Statement of Adjustments – a document detailing the exact amount owed by the purchaser to the vendor upon closing. It includes the balance of the purchase price, reimbursement for any prepaid utilities or services and lawyer/notary fees and costs.
Survey – a document providing details of a property's boundaries, measurements and structures. It also describes and easements, rights-of-way, or encroachments by either your property or adjoining properties.
Term – the length of time that a mortgage agreement covers.
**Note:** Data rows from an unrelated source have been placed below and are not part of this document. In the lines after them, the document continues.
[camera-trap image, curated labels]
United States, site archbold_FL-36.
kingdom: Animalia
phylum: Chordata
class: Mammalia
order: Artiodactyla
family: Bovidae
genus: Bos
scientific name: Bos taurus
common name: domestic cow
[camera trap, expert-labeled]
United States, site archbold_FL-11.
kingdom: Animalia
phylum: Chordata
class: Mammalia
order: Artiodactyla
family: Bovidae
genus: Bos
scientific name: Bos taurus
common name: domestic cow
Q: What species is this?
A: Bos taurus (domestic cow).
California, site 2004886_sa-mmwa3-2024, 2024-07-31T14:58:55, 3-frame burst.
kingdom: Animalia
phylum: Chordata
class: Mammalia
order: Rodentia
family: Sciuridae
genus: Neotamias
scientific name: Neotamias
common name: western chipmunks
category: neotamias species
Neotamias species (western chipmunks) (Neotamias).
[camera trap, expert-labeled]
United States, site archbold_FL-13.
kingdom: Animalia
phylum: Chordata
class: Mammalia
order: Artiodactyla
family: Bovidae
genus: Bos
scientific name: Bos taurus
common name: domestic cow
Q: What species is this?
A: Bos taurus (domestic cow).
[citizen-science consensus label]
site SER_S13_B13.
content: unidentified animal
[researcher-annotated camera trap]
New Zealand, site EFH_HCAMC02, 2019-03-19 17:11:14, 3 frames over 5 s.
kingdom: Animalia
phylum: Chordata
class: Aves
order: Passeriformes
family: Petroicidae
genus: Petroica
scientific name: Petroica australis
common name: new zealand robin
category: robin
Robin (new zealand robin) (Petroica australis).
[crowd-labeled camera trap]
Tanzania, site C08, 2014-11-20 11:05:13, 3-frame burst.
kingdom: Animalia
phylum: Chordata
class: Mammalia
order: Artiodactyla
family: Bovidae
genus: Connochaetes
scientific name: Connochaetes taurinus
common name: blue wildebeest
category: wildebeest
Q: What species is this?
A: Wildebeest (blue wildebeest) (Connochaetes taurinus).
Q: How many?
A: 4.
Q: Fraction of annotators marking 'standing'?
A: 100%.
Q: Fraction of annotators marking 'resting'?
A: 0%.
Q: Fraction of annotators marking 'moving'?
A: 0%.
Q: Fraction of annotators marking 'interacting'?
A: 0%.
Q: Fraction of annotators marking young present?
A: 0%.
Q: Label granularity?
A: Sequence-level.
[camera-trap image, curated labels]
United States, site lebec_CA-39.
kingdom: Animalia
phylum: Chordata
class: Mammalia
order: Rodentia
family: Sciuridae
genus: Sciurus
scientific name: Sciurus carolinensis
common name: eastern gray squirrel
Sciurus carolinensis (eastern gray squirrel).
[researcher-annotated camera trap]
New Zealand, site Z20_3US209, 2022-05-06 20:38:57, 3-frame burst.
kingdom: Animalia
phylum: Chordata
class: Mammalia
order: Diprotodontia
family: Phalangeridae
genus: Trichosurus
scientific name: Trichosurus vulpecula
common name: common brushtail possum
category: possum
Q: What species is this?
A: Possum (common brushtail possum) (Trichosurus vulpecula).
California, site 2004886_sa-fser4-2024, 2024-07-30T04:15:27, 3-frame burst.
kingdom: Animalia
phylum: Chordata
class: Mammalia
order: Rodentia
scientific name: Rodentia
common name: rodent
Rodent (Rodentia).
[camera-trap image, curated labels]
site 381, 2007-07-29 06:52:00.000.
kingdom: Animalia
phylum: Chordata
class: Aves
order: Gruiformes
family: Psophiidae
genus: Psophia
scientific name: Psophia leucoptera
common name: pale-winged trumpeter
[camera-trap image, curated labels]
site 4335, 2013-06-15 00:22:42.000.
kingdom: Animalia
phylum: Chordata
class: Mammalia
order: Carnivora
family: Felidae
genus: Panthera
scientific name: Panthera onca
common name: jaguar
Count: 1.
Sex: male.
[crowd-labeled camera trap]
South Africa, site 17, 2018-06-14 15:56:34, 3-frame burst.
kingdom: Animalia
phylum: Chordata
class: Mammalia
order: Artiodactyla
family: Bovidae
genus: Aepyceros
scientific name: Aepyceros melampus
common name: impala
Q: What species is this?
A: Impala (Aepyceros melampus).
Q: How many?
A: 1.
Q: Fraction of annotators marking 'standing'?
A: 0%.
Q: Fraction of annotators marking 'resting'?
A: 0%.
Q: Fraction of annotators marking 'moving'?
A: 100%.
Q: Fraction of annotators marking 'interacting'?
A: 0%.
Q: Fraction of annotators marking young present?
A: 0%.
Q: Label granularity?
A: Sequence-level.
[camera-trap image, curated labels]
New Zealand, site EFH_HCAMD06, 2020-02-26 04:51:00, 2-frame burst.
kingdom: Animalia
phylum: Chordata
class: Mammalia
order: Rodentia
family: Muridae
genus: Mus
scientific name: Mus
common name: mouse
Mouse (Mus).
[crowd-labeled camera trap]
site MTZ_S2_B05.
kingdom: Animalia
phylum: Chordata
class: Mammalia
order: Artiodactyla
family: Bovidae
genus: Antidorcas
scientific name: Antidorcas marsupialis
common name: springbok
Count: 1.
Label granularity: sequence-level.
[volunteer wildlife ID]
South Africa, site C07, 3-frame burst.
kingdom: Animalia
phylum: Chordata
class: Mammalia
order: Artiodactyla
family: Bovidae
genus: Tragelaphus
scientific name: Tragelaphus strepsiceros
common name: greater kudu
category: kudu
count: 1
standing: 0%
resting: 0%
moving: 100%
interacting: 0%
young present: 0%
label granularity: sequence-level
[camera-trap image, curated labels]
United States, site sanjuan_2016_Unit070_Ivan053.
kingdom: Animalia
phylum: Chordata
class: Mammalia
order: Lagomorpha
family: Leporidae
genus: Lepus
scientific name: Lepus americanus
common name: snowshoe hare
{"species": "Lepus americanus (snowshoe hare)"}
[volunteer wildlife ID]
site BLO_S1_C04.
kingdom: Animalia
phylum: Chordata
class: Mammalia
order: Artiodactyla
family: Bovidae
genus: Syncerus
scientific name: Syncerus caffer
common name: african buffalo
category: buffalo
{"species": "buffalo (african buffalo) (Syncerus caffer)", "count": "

When the term expires, the mortgage is usually repaid in full or renegotiated for another term.
Title – the legal evidence of ownership to a property.
Title Search – a detailed examination of the ownership documents to ensure there are no liens or other encumbrances on the property, and not question regarding the seller's ownership claims.
Total Debt Service Ratio – the total of annual mortgage payments and all other debts, expressed as a percentage of gross annual income.
Vendor – the seller in a real estate transaction.
Vendor Take Back Mortgage – mortgage financing arranged between the seller of the property and the buyer. The title in transferred to the buyer. Often this type of loan is a second mortgage which the seller is willing to arrange at below market rates to ensure the buyer can purchase the house. Most of these arrangements are not renewable or transferable to the next owner of the house.
Zoning Bylaws – municipal or regional laws that specify or restrict land usage.